受験英語とネイティブ英語を学ぶ日本人学生の苦難

受験英語 留学前の英語レベルアップ

多くの中学校や高校では、生徒さんたちは2種類の英語を習っていると思います。それは、受験英語とネイティブ英語です。

受験英語といえば聞き心地はいいかもしれませんが、いわゆるネイティブに近い発音で話せない先生たちが使っているカタカナ読みの英語と言ってもいいでしょう。

学校の先生や塾講師の英語発音レベルが低いため、英文が適当なカタカナ読みでスルーされていることがあります。英語の授業でありながら、学生にとっては、ナチュラルな英語を学ぶことが難しい実態があります。

そうった環境にもかかわらず、行政レベルでは英語を習う学年を小学3年生まで下げたり、高校や大学受験ではリスニングやスピーキングの重要度を上げています。

生徒には苦難ばかりの英語教育

カタカナ英語で話す先生や講師が多い現状では、生徒さんにとっては苦難ばかりです。

なぜかといえば、せっかく授業で覚えた英単語や例文などは、日本的なカタカナ読みで先生が発音しているので、ネイティブ的な発音は、別に習わなければならない二度手間になっているからです。

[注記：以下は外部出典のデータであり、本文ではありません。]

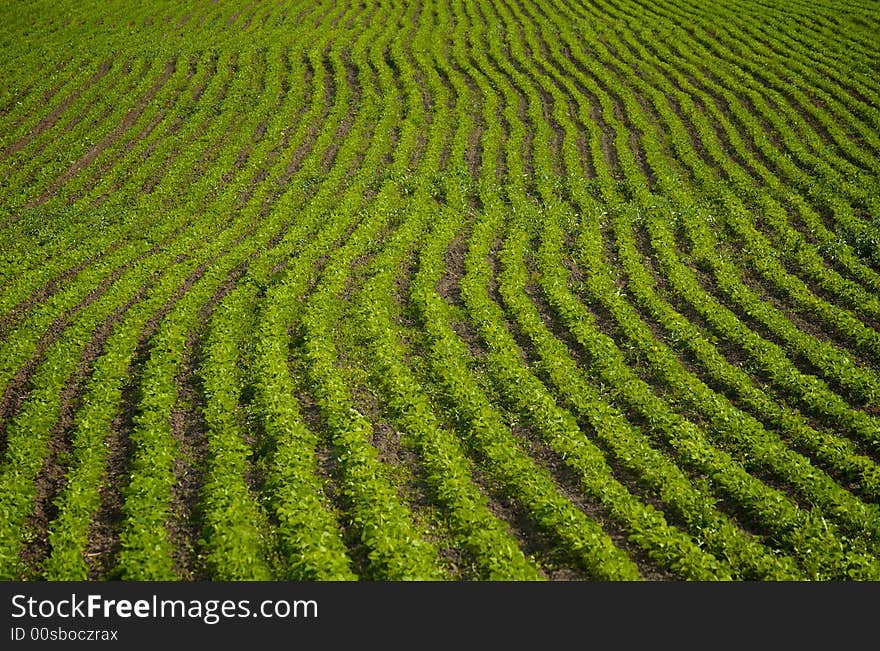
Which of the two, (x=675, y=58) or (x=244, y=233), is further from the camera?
(x=675, y=58)

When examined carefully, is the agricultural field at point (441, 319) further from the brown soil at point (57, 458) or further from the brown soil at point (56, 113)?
the brown soil at point (56, 113)

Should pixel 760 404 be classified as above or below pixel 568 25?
below

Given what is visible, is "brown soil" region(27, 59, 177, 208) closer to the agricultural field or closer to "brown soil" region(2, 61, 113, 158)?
the agricultural field

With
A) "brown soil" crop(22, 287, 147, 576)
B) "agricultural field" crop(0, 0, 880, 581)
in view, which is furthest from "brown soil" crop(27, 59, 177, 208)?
"brown soil" crop(22, 287, 147, 576)

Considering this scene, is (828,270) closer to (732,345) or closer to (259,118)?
(732,345)

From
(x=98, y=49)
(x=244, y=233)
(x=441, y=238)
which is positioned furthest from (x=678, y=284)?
(x=98, y=49)

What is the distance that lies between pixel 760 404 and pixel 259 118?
1123 inches

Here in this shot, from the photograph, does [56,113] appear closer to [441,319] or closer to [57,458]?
[441,319]

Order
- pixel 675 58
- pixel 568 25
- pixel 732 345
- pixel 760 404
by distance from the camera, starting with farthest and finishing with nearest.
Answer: pixel 568 25 → pixel 675 58 → pixel 732 345 → pixel 760 404

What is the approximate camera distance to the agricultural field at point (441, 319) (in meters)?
11.5

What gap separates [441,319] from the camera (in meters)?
18.2

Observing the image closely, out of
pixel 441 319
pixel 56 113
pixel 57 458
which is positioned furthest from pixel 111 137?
pixel 57 458

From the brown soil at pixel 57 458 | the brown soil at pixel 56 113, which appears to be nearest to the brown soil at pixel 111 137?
the brown soil at pixel 56 113

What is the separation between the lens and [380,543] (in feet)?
35.6
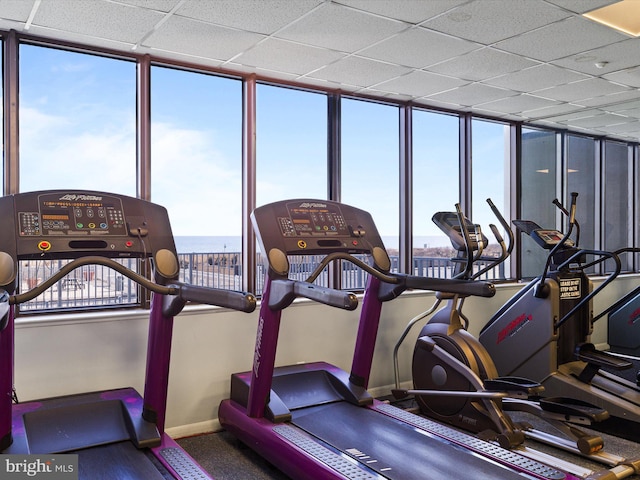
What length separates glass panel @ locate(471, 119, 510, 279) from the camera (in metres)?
5.89

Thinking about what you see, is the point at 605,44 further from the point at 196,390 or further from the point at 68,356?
the point at 68,356

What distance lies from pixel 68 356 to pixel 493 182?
4633mm

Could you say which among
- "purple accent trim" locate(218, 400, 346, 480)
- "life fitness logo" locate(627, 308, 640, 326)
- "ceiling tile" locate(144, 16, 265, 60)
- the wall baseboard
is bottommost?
the wall baseboard

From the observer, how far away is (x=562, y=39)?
3.65 meters

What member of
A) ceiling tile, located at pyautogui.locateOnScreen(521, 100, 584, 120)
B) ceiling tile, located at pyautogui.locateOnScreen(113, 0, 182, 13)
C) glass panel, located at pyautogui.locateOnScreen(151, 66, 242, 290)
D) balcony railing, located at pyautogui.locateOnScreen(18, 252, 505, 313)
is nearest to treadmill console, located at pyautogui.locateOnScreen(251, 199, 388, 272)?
balcony railing, located at pyautogui.locateOnScreen(18, 252, 505, 313)

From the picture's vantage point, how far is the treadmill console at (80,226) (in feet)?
8.70

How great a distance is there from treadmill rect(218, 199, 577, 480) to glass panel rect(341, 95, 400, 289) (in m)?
1.25

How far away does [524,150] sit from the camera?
6.36m

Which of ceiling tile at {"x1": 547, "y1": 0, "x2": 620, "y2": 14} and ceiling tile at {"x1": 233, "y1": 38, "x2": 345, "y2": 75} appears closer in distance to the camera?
ceiling tile at {"x1": 547, "y1": 0, "x2": 620, "y2": 14}

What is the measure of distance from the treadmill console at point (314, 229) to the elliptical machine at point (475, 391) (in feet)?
2.13

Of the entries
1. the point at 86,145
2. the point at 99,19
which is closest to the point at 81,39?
the point at 99,19

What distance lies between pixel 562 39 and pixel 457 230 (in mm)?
1455

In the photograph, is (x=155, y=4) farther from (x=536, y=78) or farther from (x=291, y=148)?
(x=536, y=78)

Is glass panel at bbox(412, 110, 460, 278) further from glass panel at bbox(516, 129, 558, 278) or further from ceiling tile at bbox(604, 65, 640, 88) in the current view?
ceiling tile at bbox(604, 65, 640, 88)
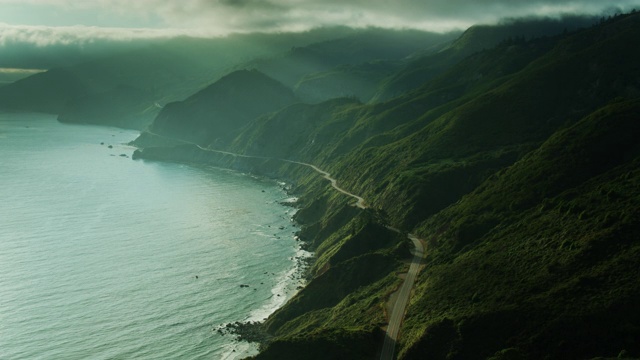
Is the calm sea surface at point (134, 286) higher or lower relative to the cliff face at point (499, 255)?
lower

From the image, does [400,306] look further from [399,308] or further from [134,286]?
[134,286]

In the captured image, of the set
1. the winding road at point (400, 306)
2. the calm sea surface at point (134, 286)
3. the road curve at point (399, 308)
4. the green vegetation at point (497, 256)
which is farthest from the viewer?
the calm sea surface at point (134, 286)

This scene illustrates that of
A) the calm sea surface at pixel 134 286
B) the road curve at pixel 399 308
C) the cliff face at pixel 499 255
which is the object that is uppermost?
the cliff face at pixel 499 255

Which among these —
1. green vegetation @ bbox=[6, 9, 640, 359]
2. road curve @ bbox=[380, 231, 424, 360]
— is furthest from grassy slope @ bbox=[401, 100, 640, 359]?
road curve @ bbox=[380, 231, 424, 360]

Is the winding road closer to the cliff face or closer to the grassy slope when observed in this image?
the cliff face

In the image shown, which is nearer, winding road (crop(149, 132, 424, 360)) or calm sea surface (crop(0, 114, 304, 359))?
winding road (crop(149, 132, 424, 360))

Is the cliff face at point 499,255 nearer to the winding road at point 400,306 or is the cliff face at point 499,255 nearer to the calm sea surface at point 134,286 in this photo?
the winding road at point 400,306

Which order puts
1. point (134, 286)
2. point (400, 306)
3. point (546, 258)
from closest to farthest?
point (546, 258)
point (400, 306)
point (134, 286)

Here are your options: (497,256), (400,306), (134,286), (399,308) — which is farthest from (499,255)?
(134,286)

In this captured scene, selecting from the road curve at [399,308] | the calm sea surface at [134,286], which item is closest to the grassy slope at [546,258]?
the road curve at [399,308]

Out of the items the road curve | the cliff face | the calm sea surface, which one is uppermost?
the cliff face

そして、その発音を習う時間は少なく、カタカナ英語の多くは、そのまま学生の頭に残ってしまうのではないでしょうか。

行政レベルでは、英語が話せるようにならない英語教育を変えようとして、様々な試みをしています。

しかし、学校の先生や塾講師の多くが、世界で通じないカタカナ英語を話しているのに、生徒にはネイティブのように英語が話せるようになれと言われても、それは無理というものではないでしょうか。

運良く、留学経験があったり帰国子女の先生に習うことができれば、発音も文法も同時に習うことができますが、現実には難しいのではないかと思います。

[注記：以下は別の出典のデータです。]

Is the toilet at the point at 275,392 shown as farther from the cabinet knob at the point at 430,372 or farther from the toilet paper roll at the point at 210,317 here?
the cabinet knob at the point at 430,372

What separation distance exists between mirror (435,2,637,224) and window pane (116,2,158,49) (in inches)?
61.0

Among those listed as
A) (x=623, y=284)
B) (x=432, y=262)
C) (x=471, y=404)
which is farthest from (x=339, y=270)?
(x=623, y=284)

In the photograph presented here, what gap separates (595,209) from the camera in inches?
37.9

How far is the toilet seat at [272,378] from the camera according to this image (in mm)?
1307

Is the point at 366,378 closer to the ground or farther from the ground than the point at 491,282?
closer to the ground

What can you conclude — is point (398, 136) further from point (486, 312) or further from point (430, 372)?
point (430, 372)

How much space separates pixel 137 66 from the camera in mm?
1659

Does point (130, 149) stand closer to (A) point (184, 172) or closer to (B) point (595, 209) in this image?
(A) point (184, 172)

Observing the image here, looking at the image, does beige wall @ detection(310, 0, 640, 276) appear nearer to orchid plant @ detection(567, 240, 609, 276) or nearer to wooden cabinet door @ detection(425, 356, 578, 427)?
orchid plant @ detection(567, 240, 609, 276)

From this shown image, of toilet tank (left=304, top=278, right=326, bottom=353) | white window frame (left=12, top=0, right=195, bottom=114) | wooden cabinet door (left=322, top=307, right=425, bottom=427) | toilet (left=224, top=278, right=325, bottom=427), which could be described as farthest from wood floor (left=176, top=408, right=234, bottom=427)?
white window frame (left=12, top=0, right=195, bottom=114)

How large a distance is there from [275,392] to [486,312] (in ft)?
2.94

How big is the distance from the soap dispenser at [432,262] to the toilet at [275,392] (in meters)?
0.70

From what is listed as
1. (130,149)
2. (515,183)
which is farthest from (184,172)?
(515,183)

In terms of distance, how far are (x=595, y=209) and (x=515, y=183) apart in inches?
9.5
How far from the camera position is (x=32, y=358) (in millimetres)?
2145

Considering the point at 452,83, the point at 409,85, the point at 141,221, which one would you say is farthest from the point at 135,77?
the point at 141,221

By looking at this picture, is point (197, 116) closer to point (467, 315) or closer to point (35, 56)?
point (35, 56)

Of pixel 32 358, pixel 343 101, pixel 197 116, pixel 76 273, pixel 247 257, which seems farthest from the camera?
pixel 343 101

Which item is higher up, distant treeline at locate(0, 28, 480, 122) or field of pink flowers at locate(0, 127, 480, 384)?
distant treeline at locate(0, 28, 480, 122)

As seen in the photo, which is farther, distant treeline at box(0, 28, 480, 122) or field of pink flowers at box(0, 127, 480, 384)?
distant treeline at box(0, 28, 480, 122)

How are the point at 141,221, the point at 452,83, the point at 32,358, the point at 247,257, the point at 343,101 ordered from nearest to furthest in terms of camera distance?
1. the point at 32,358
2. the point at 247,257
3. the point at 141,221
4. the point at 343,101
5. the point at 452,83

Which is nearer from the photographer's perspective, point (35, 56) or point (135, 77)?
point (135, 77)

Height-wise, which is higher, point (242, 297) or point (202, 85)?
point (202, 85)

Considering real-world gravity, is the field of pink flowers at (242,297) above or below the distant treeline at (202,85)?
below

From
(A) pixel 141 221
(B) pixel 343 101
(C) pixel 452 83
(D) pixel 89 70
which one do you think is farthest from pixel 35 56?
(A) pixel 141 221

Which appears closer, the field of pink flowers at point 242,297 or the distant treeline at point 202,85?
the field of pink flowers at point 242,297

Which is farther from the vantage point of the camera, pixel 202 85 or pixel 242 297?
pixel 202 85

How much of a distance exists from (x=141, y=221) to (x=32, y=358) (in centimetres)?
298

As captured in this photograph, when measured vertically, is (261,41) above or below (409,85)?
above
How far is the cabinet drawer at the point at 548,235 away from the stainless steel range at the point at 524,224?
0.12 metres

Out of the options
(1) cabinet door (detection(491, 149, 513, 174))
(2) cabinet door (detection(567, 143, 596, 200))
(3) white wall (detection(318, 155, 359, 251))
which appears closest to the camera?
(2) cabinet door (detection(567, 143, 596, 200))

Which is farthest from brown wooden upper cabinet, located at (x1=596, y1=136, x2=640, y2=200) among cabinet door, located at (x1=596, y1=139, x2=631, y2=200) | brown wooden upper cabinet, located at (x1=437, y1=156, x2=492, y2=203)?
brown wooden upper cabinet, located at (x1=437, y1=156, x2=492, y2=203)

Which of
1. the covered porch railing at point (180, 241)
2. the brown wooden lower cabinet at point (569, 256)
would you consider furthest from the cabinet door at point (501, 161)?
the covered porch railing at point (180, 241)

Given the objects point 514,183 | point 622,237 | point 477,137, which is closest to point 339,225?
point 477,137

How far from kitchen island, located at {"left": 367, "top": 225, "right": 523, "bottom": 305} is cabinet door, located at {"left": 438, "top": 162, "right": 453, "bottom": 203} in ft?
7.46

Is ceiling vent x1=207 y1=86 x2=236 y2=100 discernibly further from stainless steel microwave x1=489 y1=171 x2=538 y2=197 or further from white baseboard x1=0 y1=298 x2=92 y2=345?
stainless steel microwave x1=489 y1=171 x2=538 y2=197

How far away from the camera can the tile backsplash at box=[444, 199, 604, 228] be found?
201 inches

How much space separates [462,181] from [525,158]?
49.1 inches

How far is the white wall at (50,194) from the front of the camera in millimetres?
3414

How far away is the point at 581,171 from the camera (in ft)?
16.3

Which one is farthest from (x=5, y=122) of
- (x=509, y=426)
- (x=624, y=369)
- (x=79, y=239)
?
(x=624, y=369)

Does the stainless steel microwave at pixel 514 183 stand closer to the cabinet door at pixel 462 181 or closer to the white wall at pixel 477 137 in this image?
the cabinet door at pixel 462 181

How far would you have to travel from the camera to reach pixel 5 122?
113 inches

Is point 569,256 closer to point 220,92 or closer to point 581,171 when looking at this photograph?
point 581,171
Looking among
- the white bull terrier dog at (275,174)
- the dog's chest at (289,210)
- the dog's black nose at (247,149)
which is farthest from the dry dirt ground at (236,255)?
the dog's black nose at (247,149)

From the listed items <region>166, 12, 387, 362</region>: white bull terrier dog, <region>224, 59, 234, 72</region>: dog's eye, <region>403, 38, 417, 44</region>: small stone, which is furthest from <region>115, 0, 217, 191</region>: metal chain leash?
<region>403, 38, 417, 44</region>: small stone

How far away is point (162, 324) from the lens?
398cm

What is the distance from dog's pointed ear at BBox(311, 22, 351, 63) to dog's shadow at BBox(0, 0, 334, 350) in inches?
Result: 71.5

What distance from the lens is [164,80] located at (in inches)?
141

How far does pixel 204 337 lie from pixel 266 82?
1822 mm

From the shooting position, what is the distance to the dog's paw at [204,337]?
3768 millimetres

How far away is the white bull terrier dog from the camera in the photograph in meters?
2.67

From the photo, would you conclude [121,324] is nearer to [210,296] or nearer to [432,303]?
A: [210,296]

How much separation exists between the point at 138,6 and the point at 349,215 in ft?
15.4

注記:ネイティブ並みに話せる英会話講師が、カタカナをうまく利用して発音を矯正するレッスンがありますが、それは異なるケースになります。ここでいうカタカナ英語は、本来の英語の発音を無視して、日本風のカタカナ読みにしてしまうことです。棒読みに近いイントネーションでカタカナ読みした英語ほど、つまらない響きは無いと思います。こんな英語を聞かされたら、英語の授業ってつまらないと思ってしまう生徒さんがいるのではないでしょうか。

 

生徒ではなく教える側の責任

日本では、中学・高校と6年間も主要科目として英語を学んでいても、生徒さんや卒業した大人たちが、全然、英会話ができないという状態が長年続いてきました。

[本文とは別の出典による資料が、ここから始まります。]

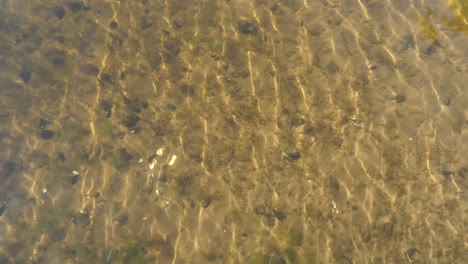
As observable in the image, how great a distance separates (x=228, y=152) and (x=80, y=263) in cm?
287

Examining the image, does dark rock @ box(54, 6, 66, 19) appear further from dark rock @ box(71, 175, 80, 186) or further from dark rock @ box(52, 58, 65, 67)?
dark rock @ box(71, 175, 80, 186)

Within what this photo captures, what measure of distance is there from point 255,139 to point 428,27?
3.26 metres

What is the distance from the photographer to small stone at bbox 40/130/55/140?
672 centimetres

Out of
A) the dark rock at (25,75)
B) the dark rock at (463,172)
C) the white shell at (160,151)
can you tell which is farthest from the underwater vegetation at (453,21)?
the dark rock at (25,75)

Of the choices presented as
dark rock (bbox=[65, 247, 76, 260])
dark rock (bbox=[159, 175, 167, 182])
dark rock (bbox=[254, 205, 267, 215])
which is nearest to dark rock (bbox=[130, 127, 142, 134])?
dark rock (bbox=[159, 175, 167, 182])

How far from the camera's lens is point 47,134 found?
675 centimetres

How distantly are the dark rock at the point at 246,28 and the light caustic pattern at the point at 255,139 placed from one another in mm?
28

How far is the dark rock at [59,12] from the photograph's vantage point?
7789mm

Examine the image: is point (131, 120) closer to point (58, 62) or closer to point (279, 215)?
point (58, 62)

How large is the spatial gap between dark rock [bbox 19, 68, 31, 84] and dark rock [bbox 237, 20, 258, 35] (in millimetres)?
4370

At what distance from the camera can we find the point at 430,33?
5.76 m

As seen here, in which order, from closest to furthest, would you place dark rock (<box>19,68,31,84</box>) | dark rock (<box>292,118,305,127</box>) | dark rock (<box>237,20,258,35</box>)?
1. dark rock (<box>292,118,305,127</box>)
2. dark rock (<box>237,20,258,35</box>)
3. dark rock (<box>19,68,31,84</box>)

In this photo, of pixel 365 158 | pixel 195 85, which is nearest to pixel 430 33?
pixel 365 158

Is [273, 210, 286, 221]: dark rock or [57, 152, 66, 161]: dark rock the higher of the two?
[273, 210, 286, 221]: dark rock
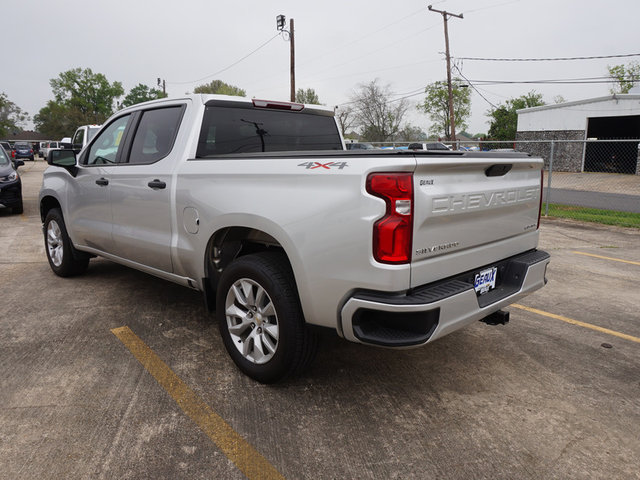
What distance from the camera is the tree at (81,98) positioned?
285ft

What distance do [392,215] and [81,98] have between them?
331 feet

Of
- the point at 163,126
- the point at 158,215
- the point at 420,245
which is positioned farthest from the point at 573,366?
the point at 163,126

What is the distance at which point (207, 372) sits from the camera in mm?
3375

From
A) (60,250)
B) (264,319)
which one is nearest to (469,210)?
(264,319)

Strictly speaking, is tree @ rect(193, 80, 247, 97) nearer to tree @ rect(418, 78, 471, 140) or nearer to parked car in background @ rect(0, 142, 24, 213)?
tree @ rect(418, 78, 471, 140)

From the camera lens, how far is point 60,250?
18.7 ft

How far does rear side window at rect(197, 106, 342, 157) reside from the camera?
3812 millimetres

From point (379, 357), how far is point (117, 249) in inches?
103

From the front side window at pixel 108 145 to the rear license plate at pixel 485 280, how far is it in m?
3.37

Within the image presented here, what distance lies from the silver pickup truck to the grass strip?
8279mm

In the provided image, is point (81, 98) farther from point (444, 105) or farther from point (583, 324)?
point (583, 324)

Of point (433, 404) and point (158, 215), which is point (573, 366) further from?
point (158, 215)

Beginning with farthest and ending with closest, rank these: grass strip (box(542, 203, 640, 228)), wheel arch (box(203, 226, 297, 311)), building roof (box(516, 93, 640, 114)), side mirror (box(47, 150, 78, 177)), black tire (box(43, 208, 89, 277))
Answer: building roof (box(516, 93, 640, 114)) < grass strip (box(542, 203, 640, 228)) < black tire (box(43, 208, 89, 277)) < side mirror (box(47, 150, 78, 177)) < wheel arch (box(203, 226, 297, 311))

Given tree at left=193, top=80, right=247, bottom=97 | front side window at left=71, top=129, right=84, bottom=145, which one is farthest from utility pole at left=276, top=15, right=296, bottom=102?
tree at left=193, top=80, right=247, bottom=97
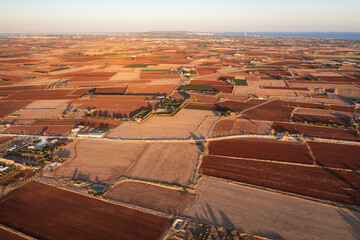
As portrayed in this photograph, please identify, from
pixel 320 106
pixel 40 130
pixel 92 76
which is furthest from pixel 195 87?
pixel 92 76

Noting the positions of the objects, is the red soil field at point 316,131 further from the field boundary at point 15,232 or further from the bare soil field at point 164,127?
the field boundary at point 15,232

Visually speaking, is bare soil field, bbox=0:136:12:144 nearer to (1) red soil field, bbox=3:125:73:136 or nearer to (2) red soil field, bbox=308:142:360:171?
(1) red soil field, bbox=3:125:73:136

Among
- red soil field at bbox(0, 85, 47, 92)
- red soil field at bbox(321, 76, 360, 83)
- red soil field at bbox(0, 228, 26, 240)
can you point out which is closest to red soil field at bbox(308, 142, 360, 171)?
red soil field at bbox(0, 228, 26, 240)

教育現場では、中学から始めていた英語教育を小学5年生に下げ、これからは小学3年生から英語を学ぶことになっています。

でも、幼いうちから英語を習わなければ、英会話が話せるようにならないのでしょうか?

アメリカに留学してきた学生たちを見れば明らかですが、高校や大学に通ったことのある学生の多くは、かなり流暢に英語を話すことができるようになっています。

英語上達の秘訣の一つは、習う環境によるもの、もっと細かく言えば、教える人のネイティブ英語のレベルによるのではないでしょうか。

現実問題として、中学や高校で、ネイティブに近い発音で英語が話せる先生は非常に少ないと言われています。そのため、外国人講師を助っ人で雇って、生徒に英会話や発音指導などをしてもらっています。

ところが、この発音や英会話に使える時間というのは限られています。なぜなら、受験に備えるため、英会話ばかりやっているわけにはいかないからです。

学習塾や予備校なども同様で、英語講師の多くが正確に発音できないという学校の先生と同様の問題を抱えています。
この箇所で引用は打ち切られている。